- Text provided
■ ■ ■ ■ ■ ■ ■
Multipolar Concentration: A Key to Sustainability for Japan

Society

The future of Japan as a sustainable society appears in doubt nowadays, due to the falling population, rising ratio of elderly citizens, and burgeoning public deficits. A researcher who has put artificial intelligence to work exploring better futures shares his scenarios for a more sustainable Japan of tomorrow.

Japanese Society’s Sustainability Potential

“Will Japan be sustainable in 2050?” Our research group adopted this question as the starting point to conduct simulations of the future of Japanese society, using artificial intelligence to develop policy proposals.

Figure 1 shows Japan’s long-term population trends. The population rose sharply from the start of the Meiji era (1868–1912), peaking in 2008 before switching into decline. If the birthrate remains around the present rate (1.42% in 2018), Japan’s population is expected to fall below 100 million after 2050, and to continue to decline thereafter. The graph looks like a great roller coaster, giving a clear portrayal of the drastic changes to Japan’s population.

But the population issue is not the only threat to the sustainability of Japanese society. Other challenges include:

  • Financial sustainability: Government debt of more than double the GDP will be passed on to future generations.
  • Inequality and sustainability for children and youth: The proportion of households in poverty has steadily increased since the late 1990s, while government assistance for children and youth is extremely low in global terms.
■ ■ ■ ■ ■ ■ ■
Brief descriptive text snippets
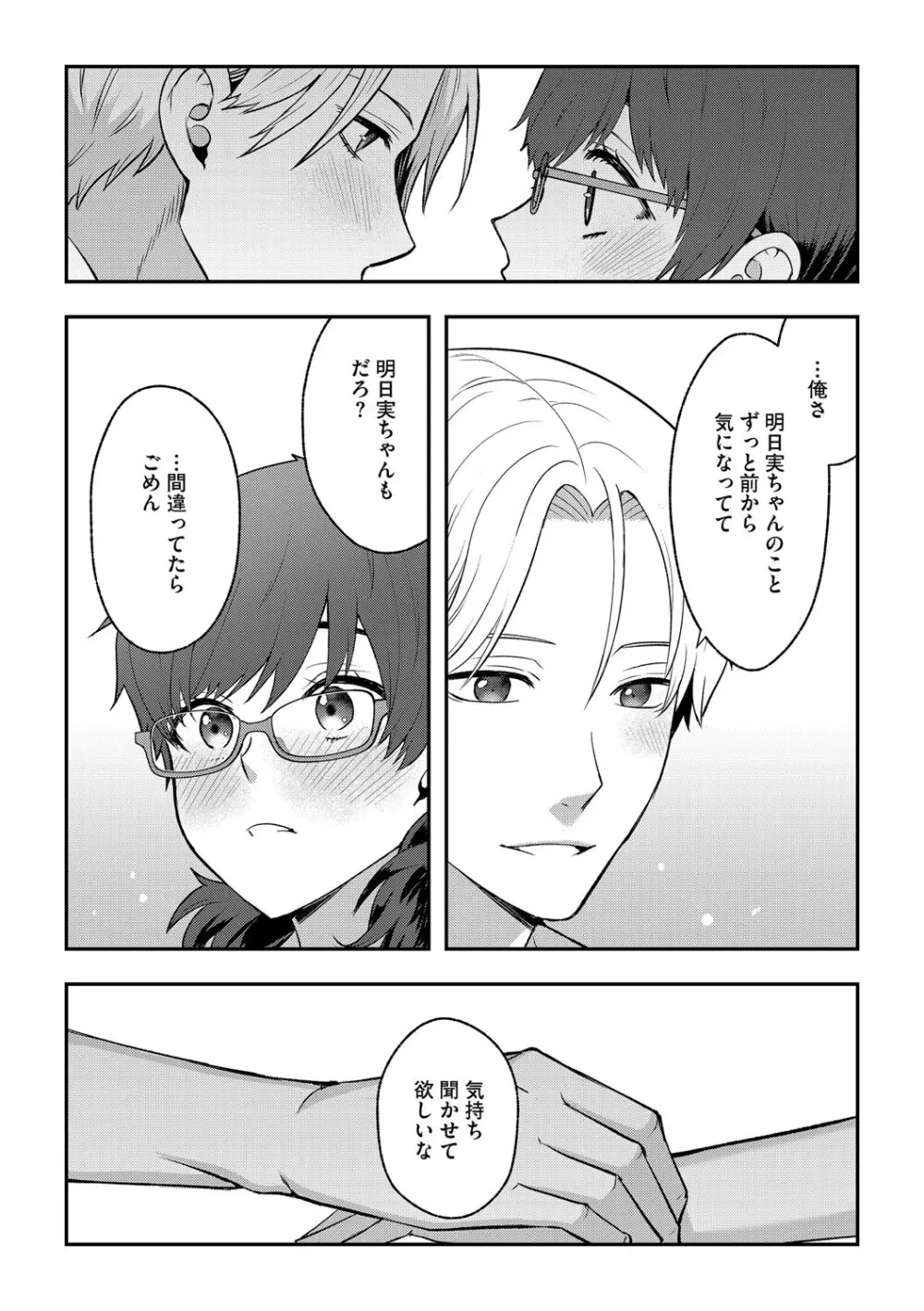 G-エッヂ Vol.063 Page.111
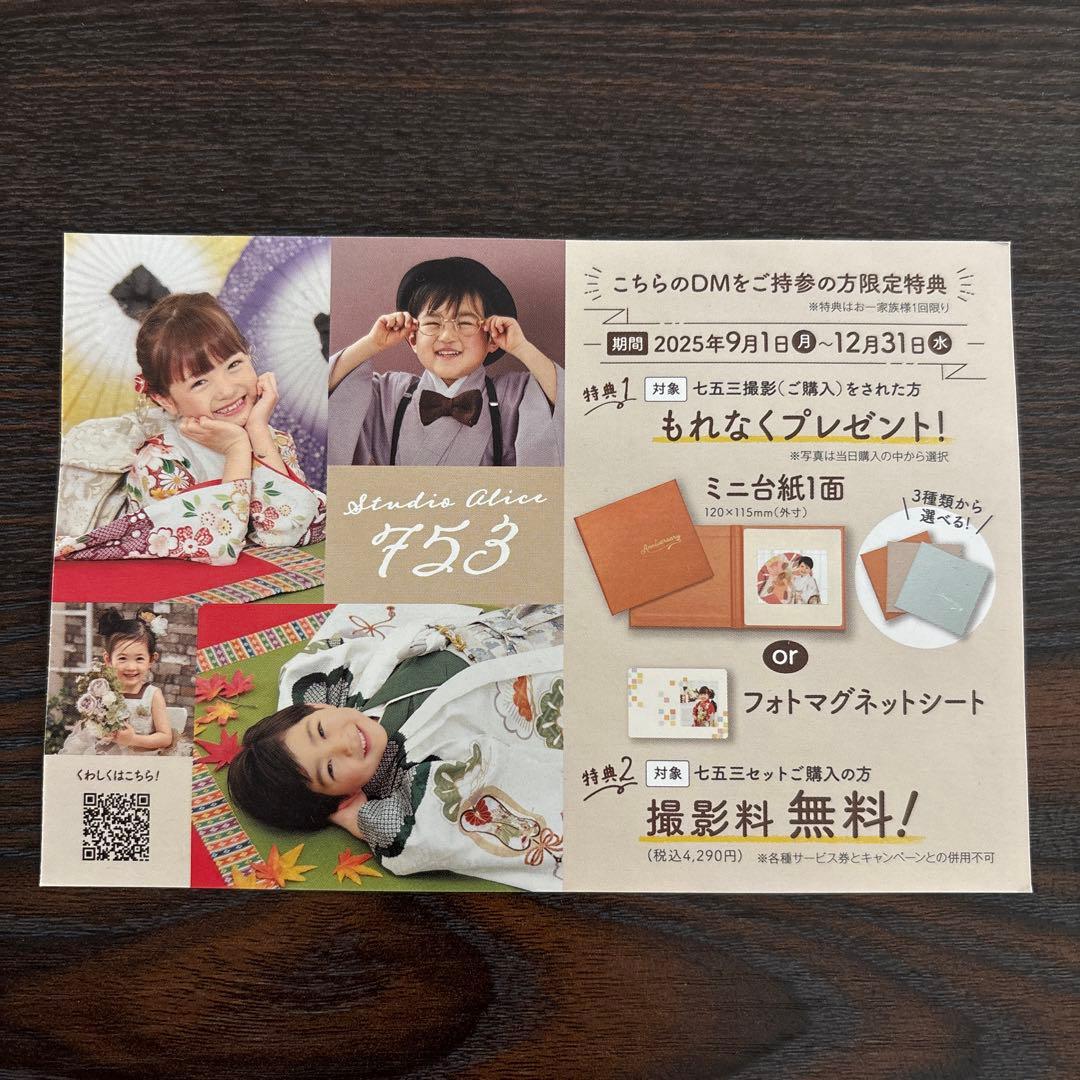 スタジオアリス 七五三 クーポン ハガキ - メルカリ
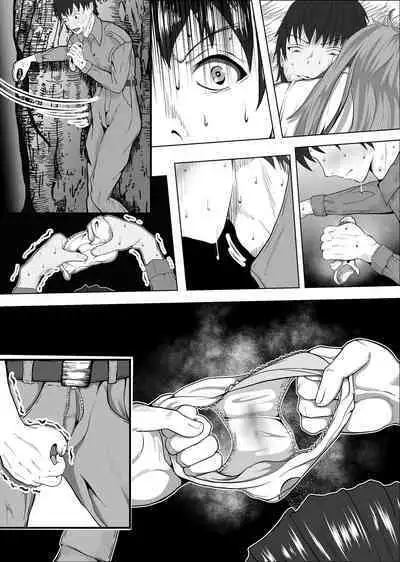 Crescens-tou no Tousou 5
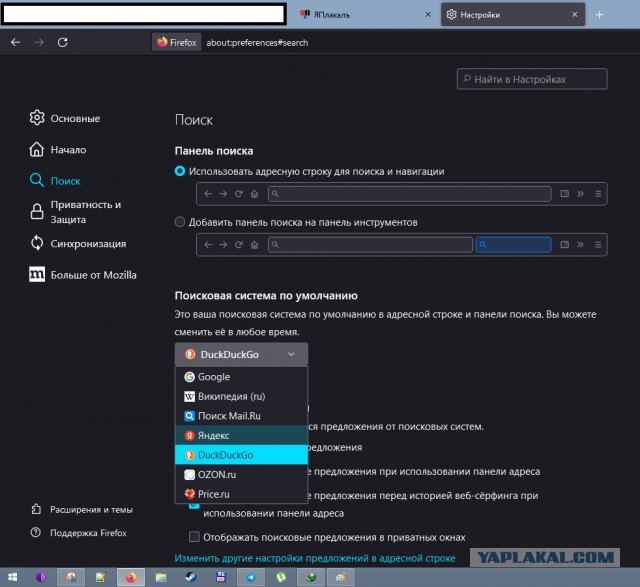 Поисковик «Яндекса» пропал из настроек браузера Mozilla Firefox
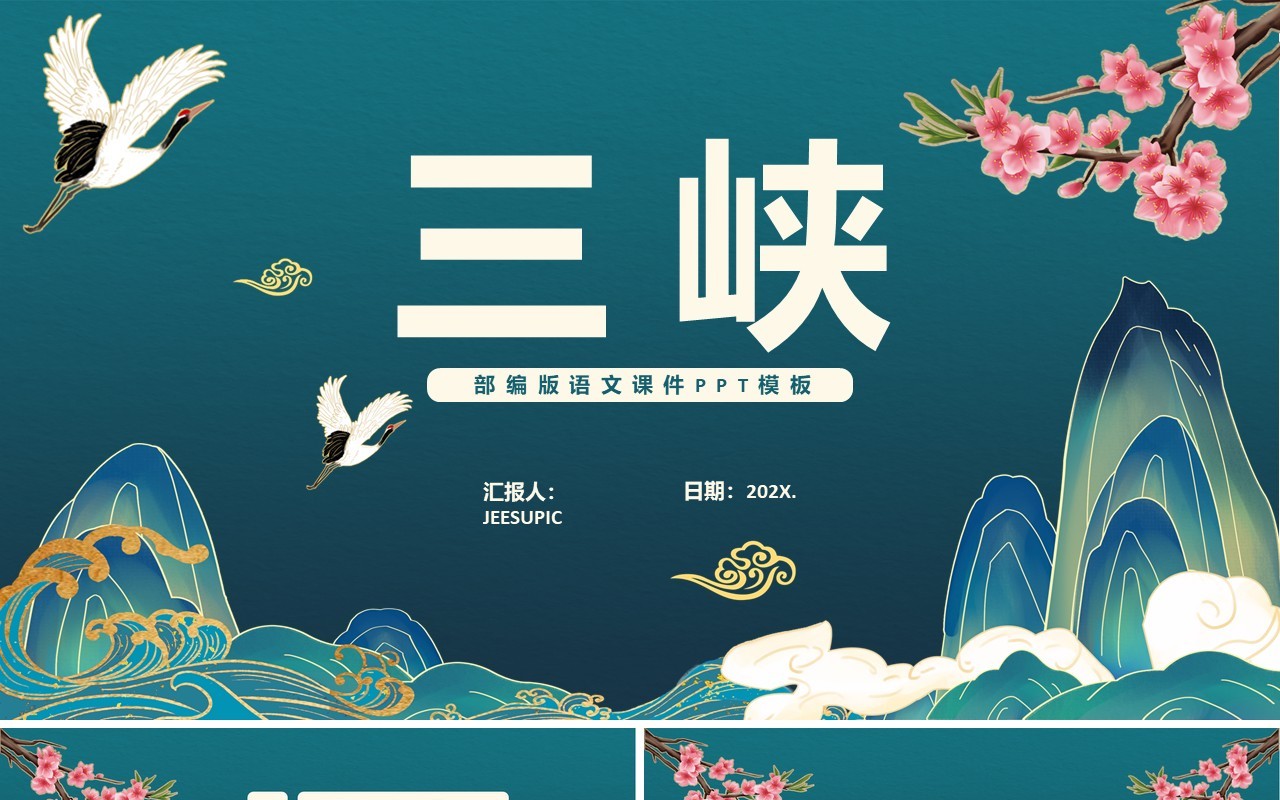 部编版八年级语文上册三峡课件PPT模板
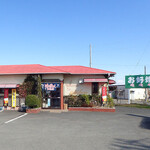 サザンテイスト - 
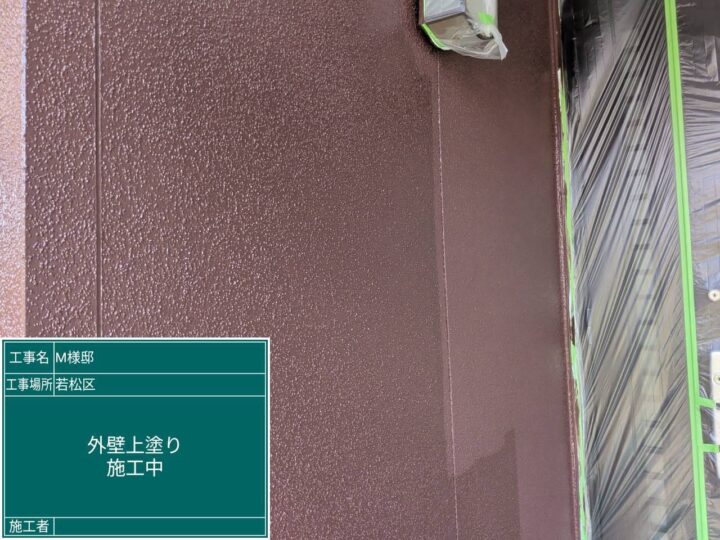 外壁上塗り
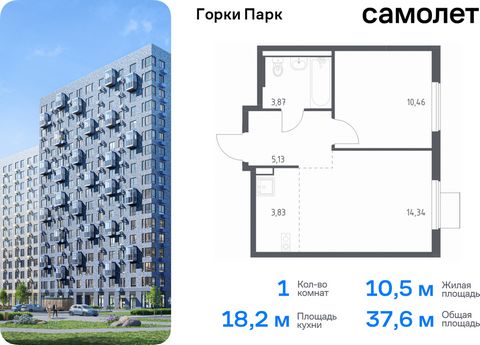 Продается 1-комн. квартира. Квартира расположена на 11 этаже 17 этажного монолитного дома (Корпус 6.2, Секция 2) в ЖК «Горки Парк» от группы «Самолет». Жилой комплекс комфорт-класса «Горки Парк» находится на берегу Коробовских прудов. Отсюда можно бы...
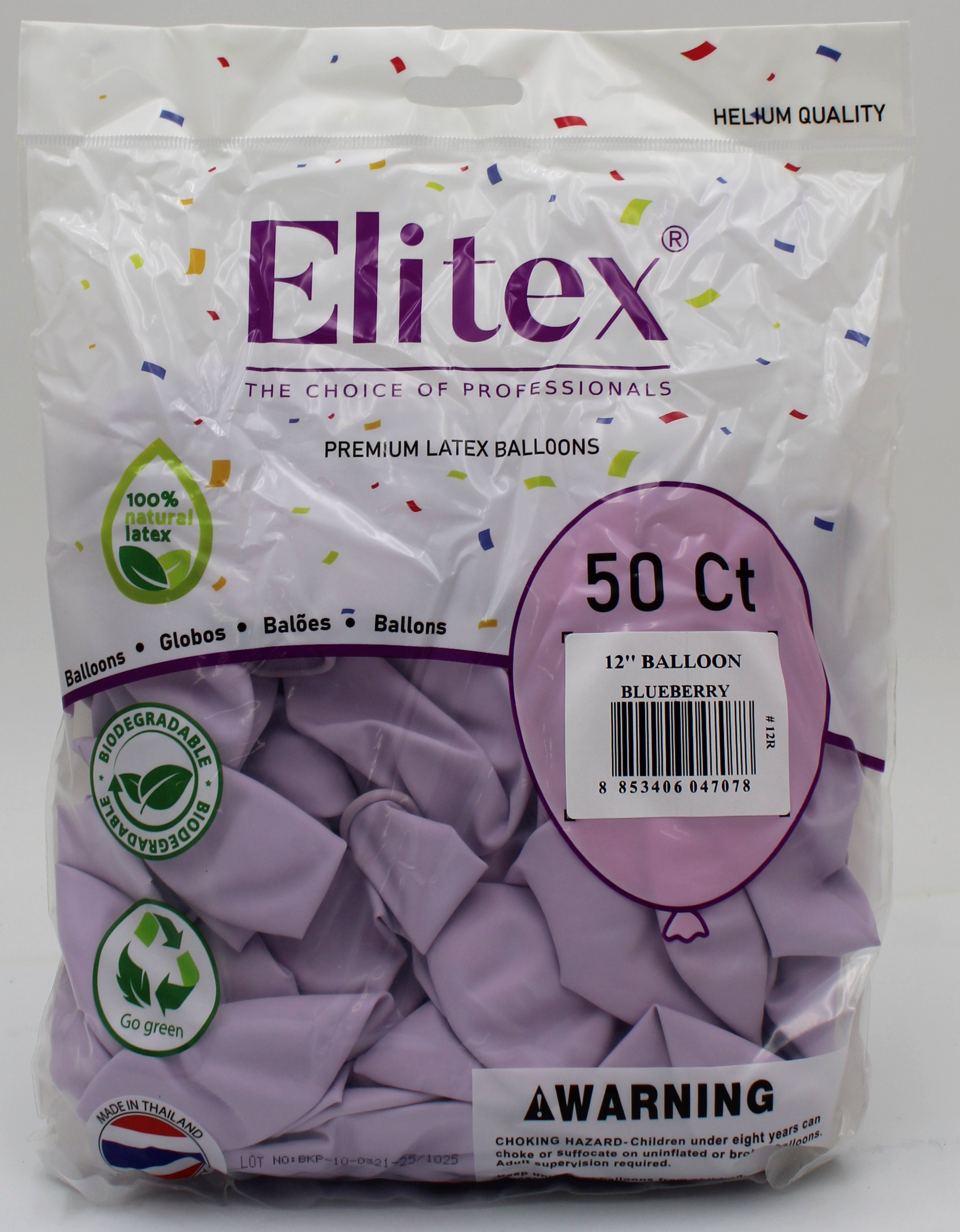 ELITEX 12" SMOOTHIE BLUEBERRY ROUND BALLOON, 50 PACK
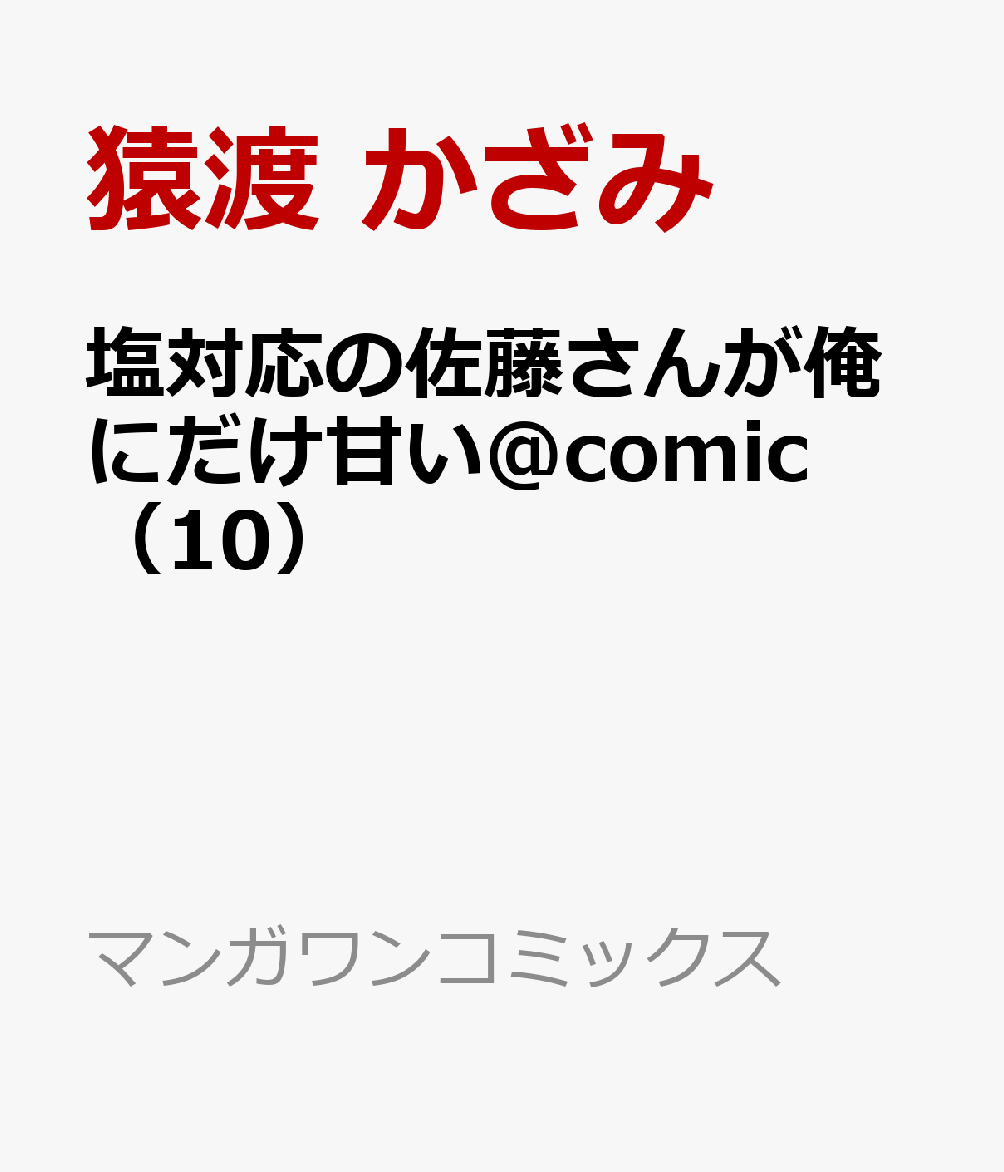 塩対応の佐藤さんが俺にだけ甘い＠comic（10）
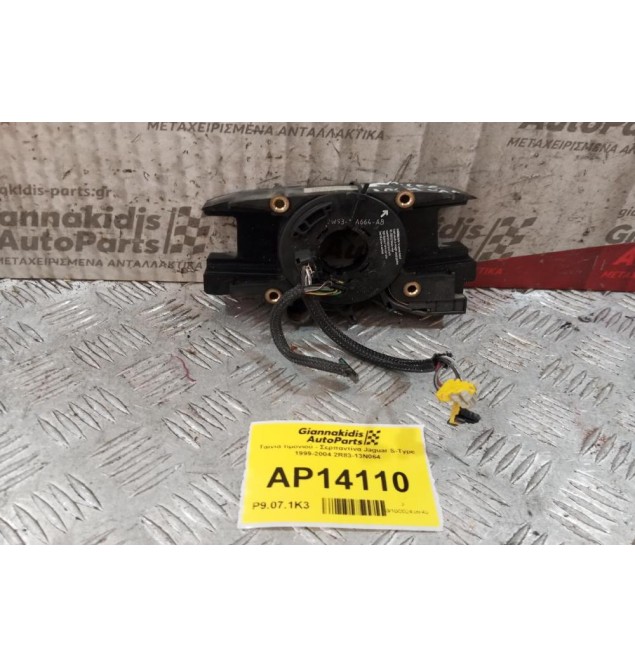 Ταινία τιμονιού - Σερπαντίνα Jaguar S-Type 1999-2004 2R83-13N064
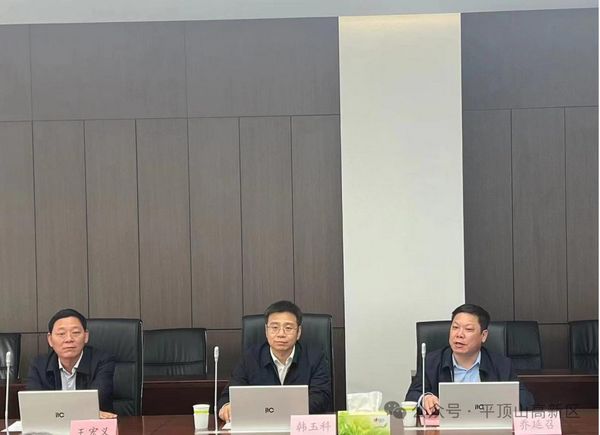 微信图片_20240320151346.jpg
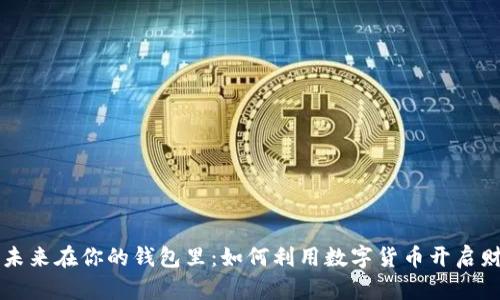 区块链的未来在你的钱包里:如何利用数字货币开启财务新篇章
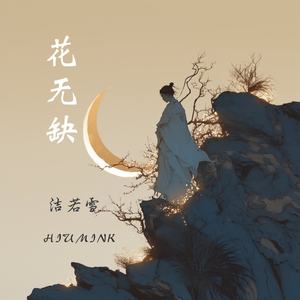 花无缺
■ ■ ■ ■ ■ ■ ■
- Study questions
1. Rewrite the passage of the text on Japan's sustainability from "Multipolar Concentration: A" up to and including "develop policy proposals.", putting "AI" in place of "artificial intelligence".
2. In its opening summary, the text on Japan's sustainability gives the reasons Japan's future as a sustainable society appears in doubt. List all of them.
3. Go on with the text on Japan's sustainability, starting after its last sentence.

- Expected results
1.
Multipolar Concentration: A Key to Sustainability for Japan

Society

The future of Japan as a sustainable society appears in doubt nowadays, due to the falling population, rising ratio of elderly citizens, and burgeoning public deficits. A researcher who has put AI to work exploring better futures shares his scenarios for a more sustainable Japan of tomorrow.

Japanese Society’s Sustainability Potential

“Will Japan be sustainable in 2050?” Our research group adopted this question as the starting point to conduct simulations of the future of Japanese society, using AI to develop policy proposals.

2.
- The falling population
- The rising ratio of elderly citizens
- Burgeoning public deficits

3.
  • Sustainability of community (connection): According to the results of the World Values Survey, Japan had the highest rate of social isolation among OECD countries.

In view of these circumstances, the sustainability of Japanese society is in a somewhat precarious state. I was conscious of these issues when I began joint research with the Hitachi Kyoto University Laboratory, established at Kyoto University in 2016. We used AI to conduct simulations of the future of Japanese society in order to develop policy proposals, after which I made a summary presentation in September 2017. (See the Hitachi press release for an overview.)

Specifically, I defined 149 factors that I considered important for Japanese society now and into the future. Then I created a model of cause-and-effect relationships and performed simulations using AI, forecasting 20,000 scenarios for the 35-year period from 2018 until 2052. Eventually, I grouped them into six scenario categories. In defining the categories, I considered sustainability from the four perspectives of population, finance and social security, cities and regions, and environment and resources. In addition, I focused on the four fields of employment, inequality, health, and happiness.

AI Finds the Limits to Urban Concentration

The simulation results produced a clear picture, outlined below.

  1. The AI scenarios for Japan’s future heading toward 2050 could be divided into two groups: urban-concentration models and regional-dispersion models. Among them, the regional dispersion models are preferable from the perspectives of population, regional sustainability, equality, health, and happiness. So long as urban concentration continues to progress in the country, the likelihood of sustainable outcomes for its society continues to dwindle.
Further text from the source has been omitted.